The Missouri Judicial Performance Evaluation Committees recommends voters should retain all 50 judges who will be up for retention in the Nov. 4 General Election.
“The Judicial Performance Evaluation Committees conducted extensive evaluations providing objective information about the performance of judges up for retention,” said Dale Doerhoff, statewide coordinator. “We urge Missouri voters to use this information to make sure we have good judges who are fair, impartial and skilled.”
The committees, composed of an equal number of lawyers and non-lawyers, evaluated the judges including two Missouri Supreme Court judges, six court of appeals judges, 21 circuit court trial judges and 21 associate circuit court trial judges from circuits across the state. Doerhoff noted three judges were recommended to be retained on appeal.
The performance evaluations of each judge are available online at www.YourMissouriJudges.org. Brochures with the recommendations will be available at libraries, courthouses and senior centers across the state.
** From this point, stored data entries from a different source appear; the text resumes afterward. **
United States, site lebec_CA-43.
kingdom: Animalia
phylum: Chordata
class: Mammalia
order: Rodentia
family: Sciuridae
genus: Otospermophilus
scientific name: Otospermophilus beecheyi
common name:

Missouri voters may also request the brochure be mailed to them for free by calling 800-829-4128.
“The Missouri Bar has the important job of getting these recommendations and information to the voters of Missouri,” said Reuben Shelton, president of the state bar. “In addition to the recommendations, visitors to the website will see the very same information the committees used in forming their recommendations, including evaluations, lawyer surveys, juror surveys of trial judges, court staff surveys and written opinions from the judges.”
Missouri’s judges were evaluated by one of seven different committees. All committee members were appointed by the Board of Governors of The Missouri Bar, which ensured that committee membership was reflective of the diversity of the area.
The committees consider a variety of information about each judge, including lawyers’ ratings of judges, jurors’ ratings of some trial judges and written opinions from judges.
Jurors were asked a series of 10 questions about the judge’s courtroom conduct. For instance: Did the judge clearly explain the legal issues of the case? Did the judge appear to be free from bias or prejudice? Did the judge appear to be well-prepared for the case?
The lawyers’ evaluations focused on key traits that judges need to render justice effectively and fairly. Circuit and associate circuit judges were rated in 19 areas, including a wide range of observable skills and traits, such as treating people fairly, competency in the law and writing clear opinions.